One of the slogans on the Brexit side during the referendum was something along the lines of “Love Europe, hate the EU”. I voted remain so I’m not endorsing this, but it is clear many people dislike the structure of the EU and the way it goes about things but actually have nothing against Europe itself and like Europe and being European a lot. I can accept this view. I kind of think the EU should concentrate on the things that the individual countries can’t do on their own I.e. trade, environment and security. I can understand the view of not wanting the EU to get involved in other things e.g. single currency etc.
If the referendum had been:
1. Remain
2. Remain but reform the EU and our relationship with it
3. Leave (but as Imma says with a clear definition of what that would look like)
Then I reckon 2 would have won.
Sadly being a choice between 1 and 3 made it difficult to campaign for 1. It’s instantly on the back foot. Leave sounds positive, assertive, taking back control etc. It by its very nature sounds optimistic and patriotic. For me it was clear that remaining was actually the patriotic choice but saying “we’ll just stay and remain as we are” instantly sounds needy and pathetic.

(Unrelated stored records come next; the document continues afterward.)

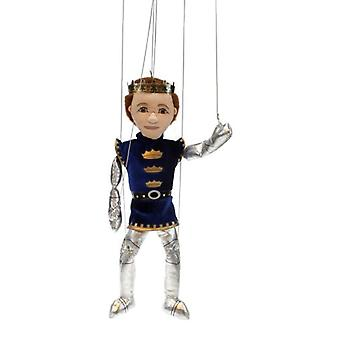 The Puppet Company Prince Marionettes (Toys , Preschool , Theatre And Puppets)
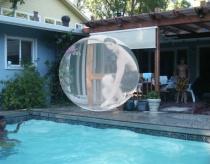 David in a bubble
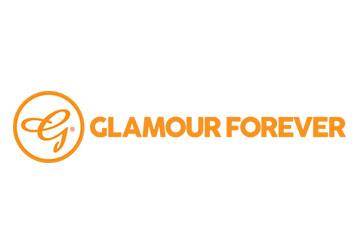 GlamourForeverLogo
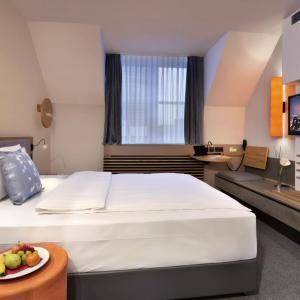 Fleming's Express Hotel Frankfurt, Frankfurt/Main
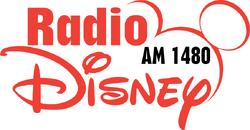 Radio Disney AM 1480 WGFY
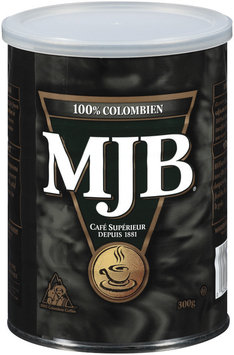 MJB Canadian 100% Colombian Coffee 10.5 Oz Canister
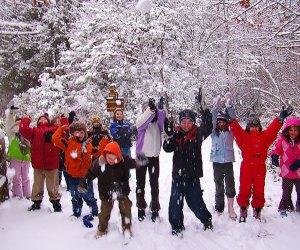 Explore nature at the Quogue Wildlife Refuge's Winter Wildlife Camp. Photo courtesy of the wildlife refuge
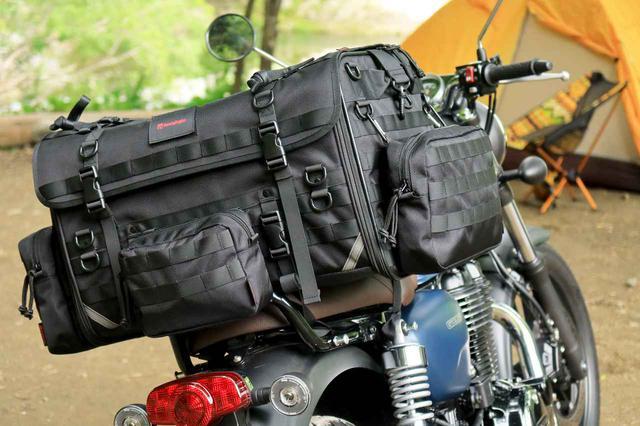 画像: 自分仕様のキャンプツーリングバッグを作ろう! ヘンリービギンズの「キャンプシートバッグ システム」が叶える自由な旅 - webオートバイ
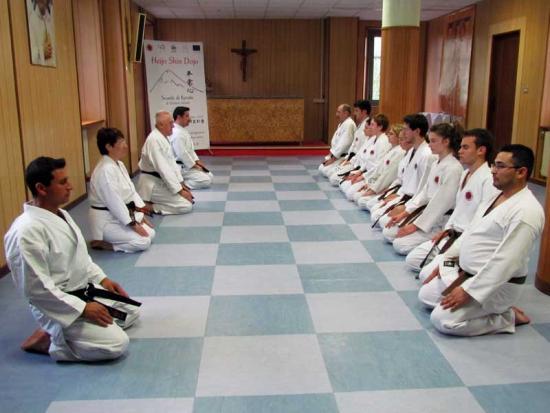 11-raduno-heijo-shin-dojo-salvatore-schetto-26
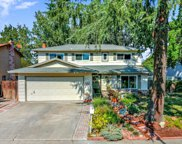 137 Woodhaven  Drive, Vacaville image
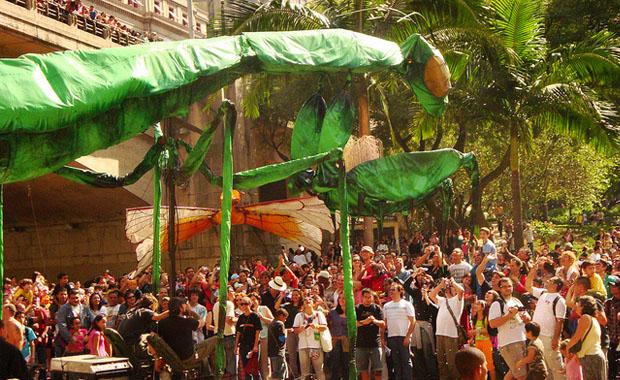 Sao Paulo City festival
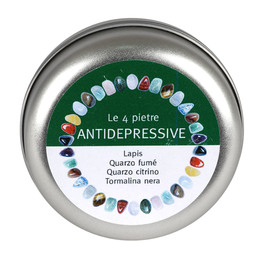 Le 4 Pietre Antidepressive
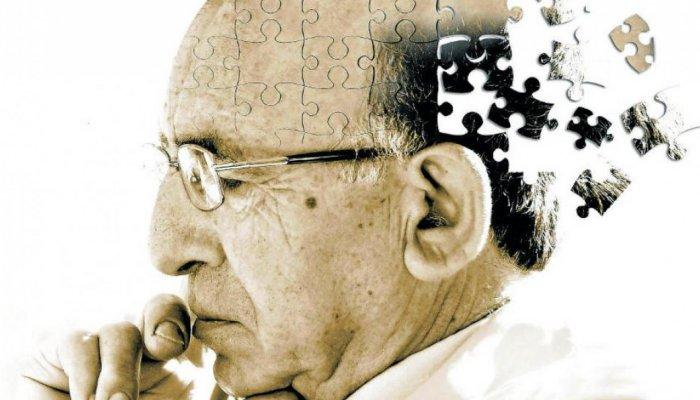 Αλτσχάιμερ: Μεσογειακή διατροφή και σωματική άσκηση ενάντια της νόσου 1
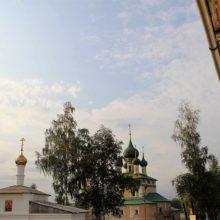 Москва — Углич: как доехать до города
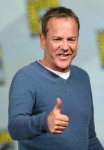 Kiefer+Sutherland+24+Live+Another+Day+Panel+9wJnzeLMhk2x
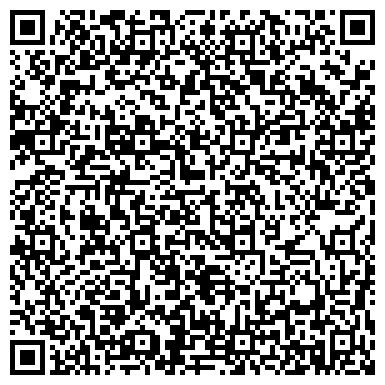 QR-код с контактной информацией организации СПЕЦАВТОМАТИКА РОСТОВСКИЙ ЭКСПЕРИМЕНТАЛЬНЫЙ ЗАВОД УЧАСТОК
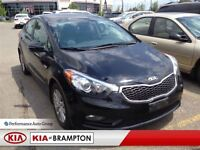 2014 Kia Forte NOT A DAILY RENTAL!  FREE WINTER TIRES AND RIMS!!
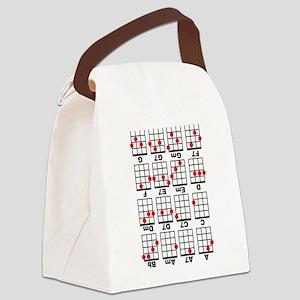 Uke Chord Cheat White Canvas Lunch Bag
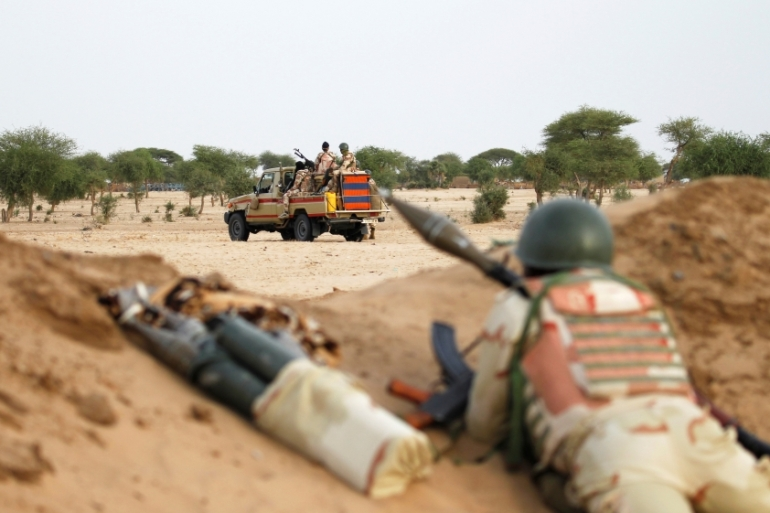 Niger said its army will launch a new military offensive against armed groups [Luc Gnago/Reuters]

As a result the remain campaign just played on project fear and quite rightly no one believed it. Saying we’ll slowly decline over a twenty to thirty year period doesn’t have the punch so they went for nonsense statements such as emergency budgets, and immediate disaster. What they should have done was state the positive case for being in the EU in a really patriotic and positive way. Instead they were complacent and wishy washy, and that makes me as angry as I feel towards Cameron putting his party above the national interest in the first place.
I fail to see how the democratic will of the people is relevant here when both campaigns were so shoddily run and information provided so sub-standard. I would be genuinely interested now after these last three years how a second referendum would turn out. The Irish border I can barely remember being discussed too much, when it should have been one of the key talking points. As Imma says I can easily see this leading to the break up of the UK in the worst case. Did people vote for that?
From a FIRE perspective though all we can do is keep indexing, minimise expenses, hone as many skills as possible and cycle lots (because it’s cool) I.e. all things we want to be doing anyway.